## [Exercise task 1]
In the Robert Daniel Potter article, write out the part starting at "Personal details" and ending at "1966 to 1968." again, swapping "Mecklenburg County" for "Wake County".

Senior Judge of the United States District Court for the Western District of North Carolina
- In office May 1, 1994 – July 2, 2009

Chief Judge of the United States District Court for the Western District of North Carolina
- In office 1984–1991
- Preceded by: Woodrow W. Jones
- Succeeded by: Richard Lesley Voorhees

Judge of the United States District Court for the Western District of North Carolina
- In office October 29, 1981 – May 1, 1994
- Appointed by: Ronald Reagan
- Preceded by: Seat established by 92 Stat. 1629
- Succeeded by: Lacy Thornburg

Personal details
- Born: April 4, 1923 Wilmington, North Carolina, U.S.
- Died: July 2, 2009 (aged 86) Charlotte, North Carolina, U.S.
- Education: Stanford University (A.B.) Harvard University (LL.B.)

= Robert Daniel Potter =

American judge

Robert Daniel Potter (April 4, 1923 – July 2, 2009) was a United States district judge of the United States District Court for the Western District of North Carolina.

==Education and career==
Born in Wilmington, North Carolina, Potter received an Artium Baccalaureus degree from Duke University in 1947. He received a Bachelor of Laws from Duke University School of Law in 1950. He was a second lieutenant in the United States Army from 1944 to 1946. He was in private practice of law in Charlotte, North Carolina from 1951 to 1981. He was a Commissioner of Mecklenburg County, North Carolina from 1966 to 1968.

==Federal judicial service==
Potter was a campaign worker for Republican Senator Jesse Helms of North Carolina, who recommended his appointment to the federal bench to President Ronald Reagan.

Potter was nominated by President Ronald Reagan on October 1, 1981, to the United States District Court for the Western District of North Carolina, to a new seat created by 92 Stat. 1629. He was confirmed by the United States Senate on October 29, 1981, and received commission the same day. He served as Chief Judge from 1984 to 1991. He assumed senior status on May 1, 1994, serving that status until his death on July 2, 2009, in Charlotte.

## [Available records]
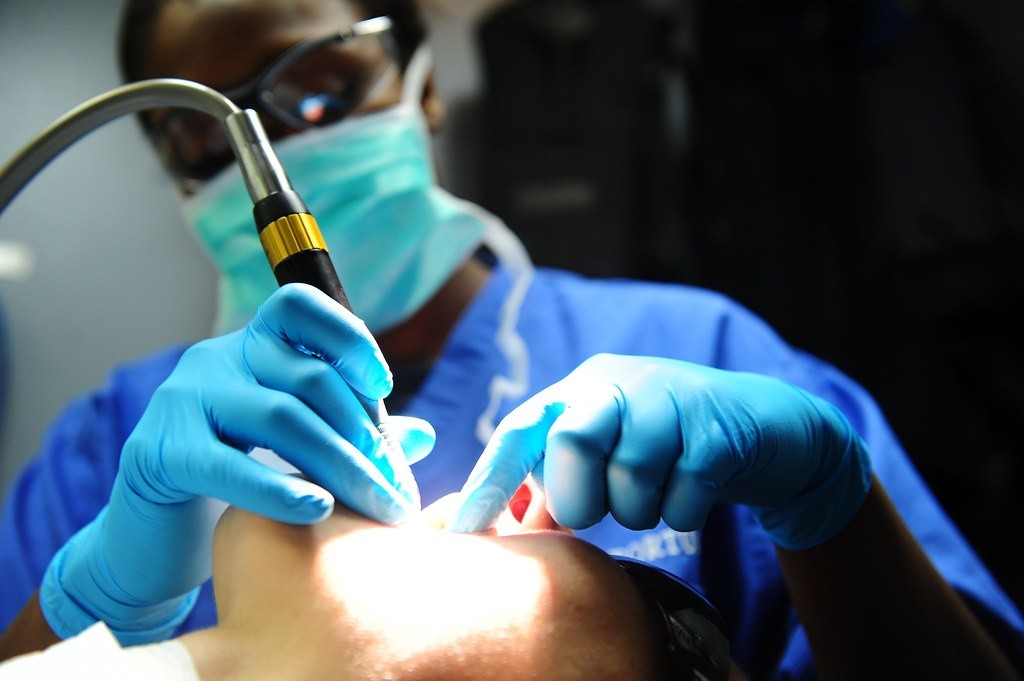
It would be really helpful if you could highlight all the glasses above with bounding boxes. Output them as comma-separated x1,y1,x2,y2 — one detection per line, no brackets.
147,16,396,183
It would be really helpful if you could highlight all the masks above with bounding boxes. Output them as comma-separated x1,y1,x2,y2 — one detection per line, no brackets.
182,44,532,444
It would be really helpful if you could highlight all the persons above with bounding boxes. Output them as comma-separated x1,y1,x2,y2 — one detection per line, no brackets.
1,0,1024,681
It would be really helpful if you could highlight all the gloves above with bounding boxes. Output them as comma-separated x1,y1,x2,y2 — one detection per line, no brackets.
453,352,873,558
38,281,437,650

## [Exercise task 2]
Retype the listing starting at its beginning and ending at the line that contains "147,16,396,183", including both ends, and leave out the pictures.

## [Final answer 1]
Personal details
- Born: April 4, 1923 Wilmington, North Carolina, U.S.
- Died: July 2, 2009 (aged 86) Charlotte, North Carolina, U.S.
- Education: Stanford University (A.B.) Harvard University (LL.B.)

= Robert Daniel Potter =

American judge

Robert Daniel Potter (April 4, 1923 – July 2, 2009) was a United States district judge of the United States District Court for the Western District of North Carolina.

==Education and career==
Born in Wilmington, North Carolina, Potter received an Artium Baccalaureus degree from Duke University in 1947. He received a Bachelor of Laws from Duke University School of Law in 1950. He was a second lieutenant in the United States Army from 1944 to 1946. He was in private practice of law in Charlotte, North Carolina from 1951 to 1981. He was a Commissioner of Wake County, North Carolina from 1966 to 1968.

## [Final answer 2]
It would be really helpful if you could highlight all the glasses above with bounding boxes. Output them as comma-separated x1,y1,x2,y2 — one detection per line, no brackets.
147,16,396,183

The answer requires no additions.